Ontology learning is the automatic or semi-automatic creation of ontologies, including extracting the corresponding domain's terms from natural language text. As building ontologies manually is extremely labor-intensive and time consuming, there is great motivation to automate the process.
During semantic annotation, natural language text is augmented with metadata (often represented in "RDFa), which should make the semantics of contained terms machine-understandable. At this process, which is generally semi-automatic, knowledge is extracted in the sense, that a link between lexical terms and for example concepts from ontologies is established. Thus, knowledge is gained, which meaning of a term in the processed context was intended and therefore the meaning of the text is grounded in "machine-readable data with the ability to draw inferences. Semantic annotation is typically split into the following two subtasks.
At the terminology extraction level, lexical terms from the text are extracted. For this purpose a tokenizer determines at first the word boundaries and solves abbreviations. Afterwards terms from the text, which correspond to a concept, are extracted with the help of a domain-specific lexicon to link these at entity linking.
In entity linking  a link between the extracted lexical terms from the source text and the concepts from an ontology or knowledge base such as "DBpedia is established. For this, candidate-concepts are detected appropriately to the several meanings of a term with the help of a lexicon. Finally, the context of the terms is analyzed to determine the most appropriate disambiguation and to assign the term to the correct concept.
The following criteria can be used to categorize tools, which extract knowledge from natural language text.

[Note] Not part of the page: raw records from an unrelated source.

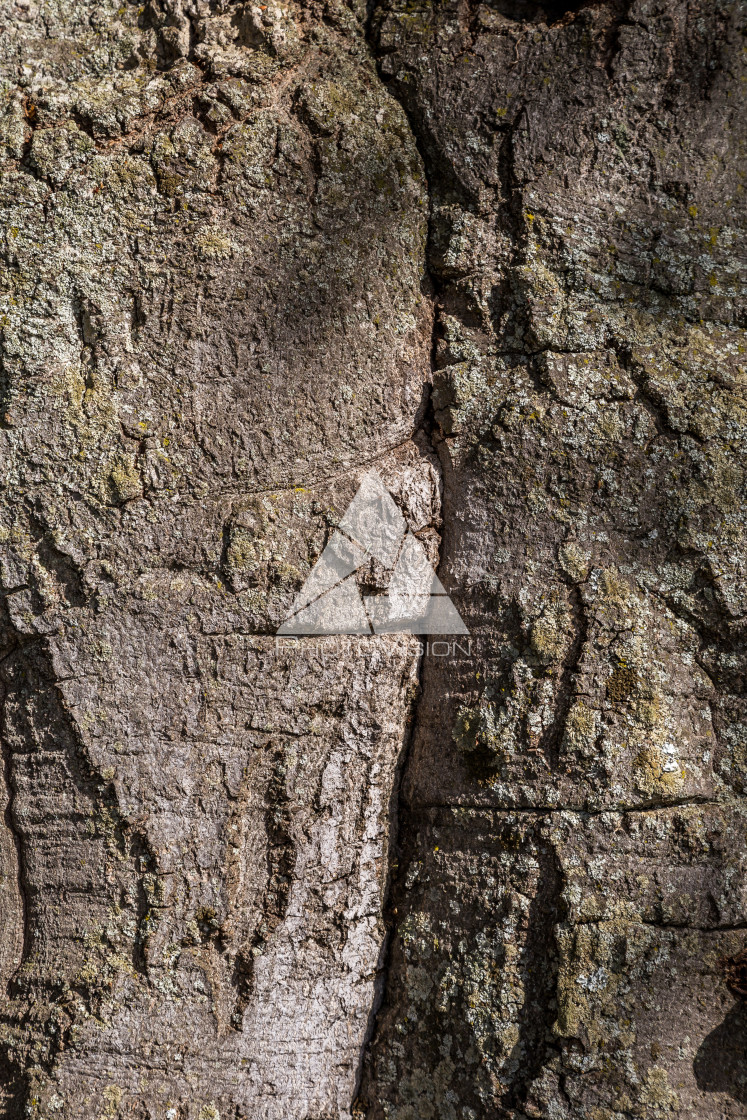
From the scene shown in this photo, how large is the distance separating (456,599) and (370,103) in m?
1.06

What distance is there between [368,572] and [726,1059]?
43.9 inches

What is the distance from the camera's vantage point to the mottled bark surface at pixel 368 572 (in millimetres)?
1363

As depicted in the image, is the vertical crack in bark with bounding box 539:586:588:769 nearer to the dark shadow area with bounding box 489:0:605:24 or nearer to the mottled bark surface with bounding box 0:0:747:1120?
the mottled bark surface with bounding box 0:0:747:1120

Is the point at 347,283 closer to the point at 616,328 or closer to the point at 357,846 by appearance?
the point at 616,328

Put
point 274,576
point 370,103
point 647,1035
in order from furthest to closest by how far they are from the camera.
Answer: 1. point 370,103
2. point 274,576
3. point 647,1035

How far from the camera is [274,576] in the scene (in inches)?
55.9

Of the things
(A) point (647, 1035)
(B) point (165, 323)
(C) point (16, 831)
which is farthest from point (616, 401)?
(C) point (16, 831)

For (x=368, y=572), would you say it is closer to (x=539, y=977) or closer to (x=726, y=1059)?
(x=539, y=977)

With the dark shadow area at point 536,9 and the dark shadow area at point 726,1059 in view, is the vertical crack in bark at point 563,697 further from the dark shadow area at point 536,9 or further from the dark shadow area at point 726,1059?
the dark shadow area at point 536,9

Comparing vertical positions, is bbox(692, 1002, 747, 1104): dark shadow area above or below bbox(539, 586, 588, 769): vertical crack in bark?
below

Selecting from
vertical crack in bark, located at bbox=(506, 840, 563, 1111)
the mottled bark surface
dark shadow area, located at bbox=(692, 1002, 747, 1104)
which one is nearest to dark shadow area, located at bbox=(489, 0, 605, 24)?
the mottled bark surface

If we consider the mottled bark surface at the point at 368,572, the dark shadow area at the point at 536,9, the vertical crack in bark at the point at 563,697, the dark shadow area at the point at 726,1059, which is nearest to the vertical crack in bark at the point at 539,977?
the mottled bark surface at the point at 368,572

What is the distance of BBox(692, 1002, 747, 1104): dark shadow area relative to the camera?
131 centimetres

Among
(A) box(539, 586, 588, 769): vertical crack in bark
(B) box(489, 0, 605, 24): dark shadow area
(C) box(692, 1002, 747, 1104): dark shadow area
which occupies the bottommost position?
(C) box(692, 1002, 747, 1104): dark shadow area
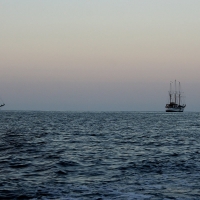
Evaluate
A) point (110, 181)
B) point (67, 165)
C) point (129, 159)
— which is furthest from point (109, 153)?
point (110, 181)

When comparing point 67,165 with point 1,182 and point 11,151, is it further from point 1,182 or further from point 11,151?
point 11,151

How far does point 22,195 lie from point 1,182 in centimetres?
313

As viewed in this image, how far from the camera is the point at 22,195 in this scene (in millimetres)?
15297

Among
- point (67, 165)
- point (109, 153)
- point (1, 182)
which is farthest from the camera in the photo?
point (109, 153)

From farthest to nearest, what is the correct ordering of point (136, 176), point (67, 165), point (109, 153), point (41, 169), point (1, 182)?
1. point (109, 153)
2. point (67, 165)
3. point (41, 169)
4. point (136, 176)
5. point (1, 182)

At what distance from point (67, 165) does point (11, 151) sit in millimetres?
9632

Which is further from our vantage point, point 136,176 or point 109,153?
point 109,153

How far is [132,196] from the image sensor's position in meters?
15.3

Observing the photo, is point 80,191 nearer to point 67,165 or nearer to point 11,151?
point 67,165

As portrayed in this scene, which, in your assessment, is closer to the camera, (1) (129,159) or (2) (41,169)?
(2) (41,169)

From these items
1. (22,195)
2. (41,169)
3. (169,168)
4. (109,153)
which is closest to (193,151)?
(109,153)

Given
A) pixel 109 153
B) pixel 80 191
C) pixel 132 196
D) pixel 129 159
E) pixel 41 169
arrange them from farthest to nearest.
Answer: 1. pixel 109 153
2. pixel 129 159
3. pixel 41 169
4. pixel 80 191
5. pixel 132 196

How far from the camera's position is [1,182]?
708 inches

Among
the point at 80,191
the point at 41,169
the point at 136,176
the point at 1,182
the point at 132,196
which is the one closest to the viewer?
the point at 132,196
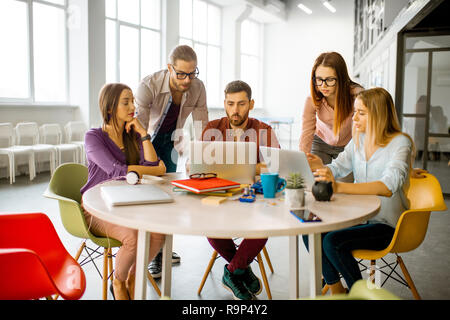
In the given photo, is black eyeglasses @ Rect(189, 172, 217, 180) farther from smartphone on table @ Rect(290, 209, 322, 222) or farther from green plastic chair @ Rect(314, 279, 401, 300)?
green plastic chair @ Rect(314, 279, 401, 300)

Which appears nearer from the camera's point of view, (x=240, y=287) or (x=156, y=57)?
(x=240, y=287)

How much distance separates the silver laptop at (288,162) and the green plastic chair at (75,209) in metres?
Result: 0.84

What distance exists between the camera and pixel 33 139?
261 inches

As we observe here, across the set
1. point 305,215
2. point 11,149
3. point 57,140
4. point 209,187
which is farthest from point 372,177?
point 57,140

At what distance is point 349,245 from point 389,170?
14.9 inches

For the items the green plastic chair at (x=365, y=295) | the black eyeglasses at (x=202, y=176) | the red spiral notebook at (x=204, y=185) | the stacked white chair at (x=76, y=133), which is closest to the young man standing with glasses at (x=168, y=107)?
the black eyeglasses at (x=202, y=176)

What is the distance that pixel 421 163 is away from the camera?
5.42m

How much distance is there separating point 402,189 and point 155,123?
178cm

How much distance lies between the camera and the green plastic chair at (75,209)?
72.9 inches

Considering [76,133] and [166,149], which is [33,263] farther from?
[76,133]

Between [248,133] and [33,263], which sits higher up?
[248,133]

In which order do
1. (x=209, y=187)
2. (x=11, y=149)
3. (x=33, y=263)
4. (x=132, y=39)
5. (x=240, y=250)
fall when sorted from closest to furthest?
(x=33, y=263) → (x=209, y=187) → (x=240, y=250) → (x=11, y=149) → (x=132, y=39)

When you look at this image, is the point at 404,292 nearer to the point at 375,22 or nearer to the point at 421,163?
the point at 421,163
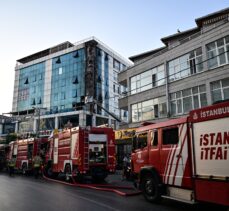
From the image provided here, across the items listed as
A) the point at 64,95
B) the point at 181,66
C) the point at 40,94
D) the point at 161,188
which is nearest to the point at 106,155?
the point at 161,188

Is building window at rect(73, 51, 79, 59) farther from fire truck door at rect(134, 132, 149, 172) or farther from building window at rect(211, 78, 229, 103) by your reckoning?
fire truck door at rect(134, 132, 149, 172)

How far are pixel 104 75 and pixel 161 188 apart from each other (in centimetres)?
5604

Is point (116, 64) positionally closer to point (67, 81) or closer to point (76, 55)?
point (76, 55)

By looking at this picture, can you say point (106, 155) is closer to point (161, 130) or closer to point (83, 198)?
point (83, 198)

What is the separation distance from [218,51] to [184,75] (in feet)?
12.6

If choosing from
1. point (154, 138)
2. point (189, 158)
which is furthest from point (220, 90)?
point (189, 158)

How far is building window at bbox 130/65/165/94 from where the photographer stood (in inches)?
1031

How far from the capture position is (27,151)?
23625 mm

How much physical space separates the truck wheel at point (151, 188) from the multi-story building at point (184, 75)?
10055 millimetres

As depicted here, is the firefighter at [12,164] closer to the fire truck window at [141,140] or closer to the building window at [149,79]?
the building window at [149,79]

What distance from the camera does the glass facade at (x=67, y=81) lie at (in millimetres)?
58344

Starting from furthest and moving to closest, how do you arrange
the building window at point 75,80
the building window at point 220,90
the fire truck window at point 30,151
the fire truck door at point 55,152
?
the building window at point 75,80 → the fire truck window at point 30,151 → the building window at point 220,90 → the fire truck door at point 55,152

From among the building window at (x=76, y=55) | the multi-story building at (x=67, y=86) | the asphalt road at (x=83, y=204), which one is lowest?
the asphalt road at (x=83, y=204)

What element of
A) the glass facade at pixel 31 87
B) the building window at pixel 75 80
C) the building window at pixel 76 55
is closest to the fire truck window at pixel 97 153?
the building window at pixel 75 80
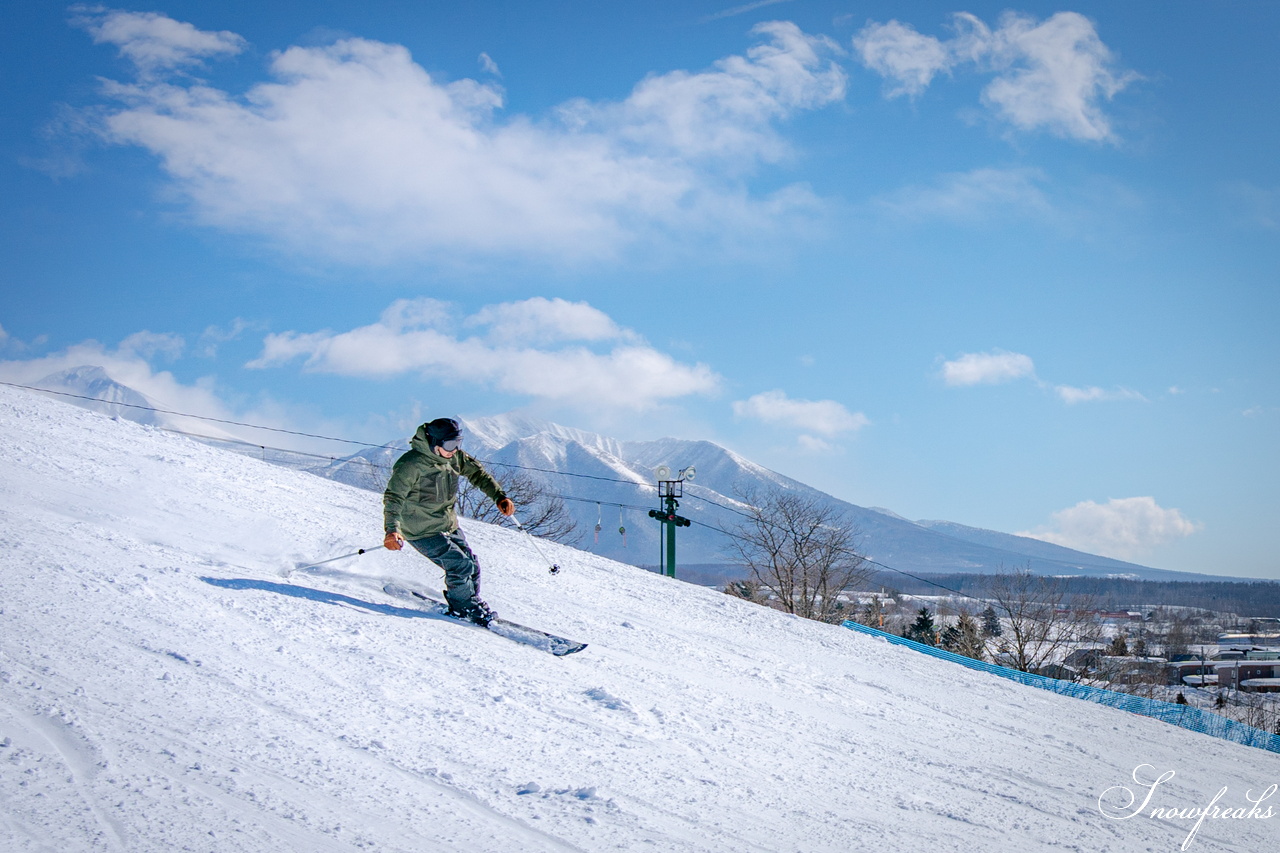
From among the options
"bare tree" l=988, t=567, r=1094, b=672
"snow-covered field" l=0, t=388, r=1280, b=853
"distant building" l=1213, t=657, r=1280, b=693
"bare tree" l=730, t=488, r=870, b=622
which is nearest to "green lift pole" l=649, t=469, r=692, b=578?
"bare tree" l=730, t=488, r=870, b=622

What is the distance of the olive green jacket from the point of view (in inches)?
264

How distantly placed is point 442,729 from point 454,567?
2717mm

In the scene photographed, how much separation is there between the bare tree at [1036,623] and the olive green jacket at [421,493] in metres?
42.9

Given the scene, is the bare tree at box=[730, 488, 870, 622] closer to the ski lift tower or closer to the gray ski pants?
the ski lift tower

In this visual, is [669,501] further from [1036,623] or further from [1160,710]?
[1036,623]

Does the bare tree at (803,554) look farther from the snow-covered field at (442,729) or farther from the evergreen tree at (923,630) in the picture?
the snow-covered field at (442,729)

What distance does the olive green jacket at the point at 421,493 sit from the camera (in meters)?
6.71

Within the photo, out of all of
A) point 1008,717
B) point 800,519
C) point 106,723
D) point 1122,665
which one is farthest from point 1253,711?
point 106,723

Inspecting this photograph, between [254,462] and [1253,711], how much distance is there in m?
64.9

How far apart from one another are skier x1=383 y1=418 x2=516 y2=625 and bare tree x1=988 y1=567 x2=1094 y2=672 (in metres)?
42.6

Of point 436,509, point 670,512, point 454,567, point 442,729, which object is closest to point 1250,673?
point 670,512

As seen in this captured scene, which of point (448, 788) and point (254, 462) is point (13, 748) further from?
point (254, 462)

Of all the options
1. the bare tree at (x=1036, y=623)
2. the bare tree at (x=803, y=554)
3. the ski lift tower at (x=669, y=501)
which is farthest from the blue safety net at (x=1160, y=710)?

|Source||Which input formats can be processed by the tool (e.g. plain text, HTML or PDF)?|
|Access Paradigm||Can the tool query the data source or requires a whole dump for the extraction process?|
|Data Synchronization||Is the result of the extraction process synchronized with the source?|
|Uses Output Ontology||Does the tool link the result with an ontology?|
|Mapping Automation||How automated is the extraction process (manual, semi-automatic or automatic)?|
|Requires Ontology||Does the tool need an ontology for the extraction?|
|Uses GUI||Does the tool offer a graphical user interface?|
|Approach||Which approach (IE, OBIE, OL or SA) is used by the tool?|
|Extracted Entities||Which types of entities (e.g. named entities, concepts or relationships) can be extracted by the tool?|
|Applied Techniques||Which techniques are applied (e.g. NLP, statistical methods, clustering or machine learning)?|
|Output Model||Which model is used to represent the result of the tool (e. g. RDF or OWL)?|
|Supported Domains||Which domains are supported (e.g. economy or biology)?|
|Supported Languages||Which languages can be processed (e.g. English or German)?|
The following table characterizes some tools for Knowledge Extraction from natural language sources.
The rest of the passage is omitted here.